- Textauszug -
┄┄┄┄┄┄┄┄┄┄
Zyperns Finanzsektor drehte ein Bilanzrad, das rund 8-mal grösser war als das BIP, die gesamte Wirtschaftsleistung des südlichen Teils der Insel. Viel zu gross, ungesund, konnte nicht gut gehen, lautet das Verdikt. Nur: Auch die Euro-Insel Malta verfügt über dieses Verhältnis. Und beim Euro-Staat Luxemburg ist es sogar ein Faktor von 22. Ausserdem war das bei der Einführung des Euro auf Zypern Anfang 2008 nicht anders als heute. Das kann’s wohl nicht gewesen sein.
Bank of Cyprus
Erklären wir, was zwischenzeitlich passiert ist, am Beispiel der grössten zypriotischen Bank. Traditionsgemäss hielt die gewichtige Anlagen in griechischen Staatsobligationen. Und trennte sich zu Beginn des Jahres 2010 fast vollständig von ihnen, als die griechische Tragödie offenkundig wurde. Aber bereits im Frühjahr 2010 war die Bank of Cyprus wieder auf der Käuferseite zu finden. Sie investierte rund 2,1 Milliarden Euro in hellenische Staatsschuldpapiere. Der Kurs lag bereits damals bei 70 Prozent des Nominalwerts. Die Idee war also, angesichts der angekündigten Rettungspläne darauf zu spekulieren, dass allfällige Verluste geringer ausfallen würden. Eingepreistes Risiko nennen das die Gläubiger des Marktes. Auch die zweitgrösste Bank Laiki spielte mit Milliarden fröhlich mit.
Betrogene Spekulanten
Im März 2012 erfolgte dann der erzwungene «freiwillige» Schuldenschnitt für Privatanleger in griechischen Staatspapieren. Das führte zu einem Abschreiber von über 75 Prozent oder einem Verlust für beide Banken von mindestens 4,3 Milliarden Euro. Um den abzufedern, kennt man auch in der Schweiz, sprang der Staat ein und wurde zum Hauptaktionär der Banken. Da er sich nicht nur damit überlupfte, bat er im Juni 2012 die EU um Finanzhilfe. Nun kann man den Bankleitungen sicher vorwerfen, dass sie ziemlich scharf spekulierten. Andererseits können sie mit mehr Recht als weiland die UBS argumentieren, dass ein zuvor in der Euro-Zone noch nie dagewesener erzwungener Schuldenschnitt bei bombensicheren Staatspapieren «unvorhersehbar» war.
┄┄┄┄┄┄┄┄┄┄
- Bereitgestelltes Material -
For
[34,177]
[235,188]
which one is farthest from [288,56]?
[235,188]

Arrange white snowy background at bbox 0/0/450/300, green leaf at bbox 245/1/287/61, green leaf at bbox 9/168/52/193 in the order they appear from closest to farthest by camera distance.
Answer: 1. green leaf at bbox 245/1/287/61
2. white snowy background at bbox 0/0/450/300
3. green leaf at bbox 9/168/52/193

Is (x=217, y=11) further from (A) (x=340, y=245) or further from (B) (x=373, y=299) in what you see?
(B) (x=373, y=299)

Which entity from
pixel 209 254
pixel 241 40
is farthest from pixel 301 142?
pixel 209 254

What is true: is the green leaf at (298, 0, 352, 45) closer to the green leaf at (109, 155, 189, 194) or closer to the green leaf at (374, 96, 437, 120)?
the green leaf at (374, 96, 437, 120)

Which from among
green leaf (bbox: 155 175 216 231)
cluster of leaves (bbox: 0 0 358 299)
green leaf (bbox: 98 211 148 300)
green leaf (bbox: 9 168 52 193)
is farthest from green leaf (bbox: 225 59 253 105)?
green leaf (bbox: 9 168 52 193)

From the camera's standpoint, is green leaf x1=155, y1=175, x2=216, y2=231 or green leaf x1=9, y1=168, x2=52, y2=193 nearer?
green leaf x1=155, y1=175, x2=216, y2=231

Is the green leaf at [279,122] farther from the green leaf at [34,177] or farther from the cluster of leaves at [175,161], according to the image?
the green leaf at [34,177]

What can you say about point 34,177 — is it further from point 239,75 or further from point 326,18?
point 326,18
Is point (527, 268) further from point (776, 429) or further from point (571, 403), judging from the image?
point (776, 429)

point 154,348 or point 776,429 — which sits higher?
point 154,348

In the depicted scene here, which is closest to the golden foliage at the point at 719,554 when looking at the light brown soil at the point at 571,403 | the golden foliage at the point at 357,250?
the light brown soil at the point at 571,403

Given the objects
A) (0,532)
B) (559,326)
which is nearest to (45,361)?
┄┄┄┄┄┄┄┄┄┄
- Aufgabenstellung -
A. Nennen Sie in der Reihenfolge ihres Auftretens alle Zeitangaben im Textauszug, die eine Jahreszahl enthalten.
B. Extrahieren Sie aus dem Textauszug wörtlich die Passage von „Zyperns Finanzsektor drehte“ bis einschließlich „nicht gewesen sein.“.
Die Zeilen werden für die Bearbeitung nicht benötigt.

- Lösungen -
A. Anfang 2008; zu Beginn des Jahres 2010; im Frühjahr 2010; im März 2012; im Juni 2012

B.
Zyperns Finanzsektor drehte ein Bilanzrad, das rund 8-mal grösser war als das BIP, die gesamte Wirtschaftsleistung des südlichen Teils der Insel. Viel zu gross, ungesund, konnte nicht gut gehen, lautet das Verdikt. Nur: Auch die Euro-Insel Malta verfügt über dieses Verhältnis. Und beim Euro-Staat Luxemburg ist es sogar ein Faktor von 22. Ausserdem war das bei der Einführung des Euro auf Zypern Anfang 2008 nicht anders als heute. Das kann’s wohl nicht gewesen sein.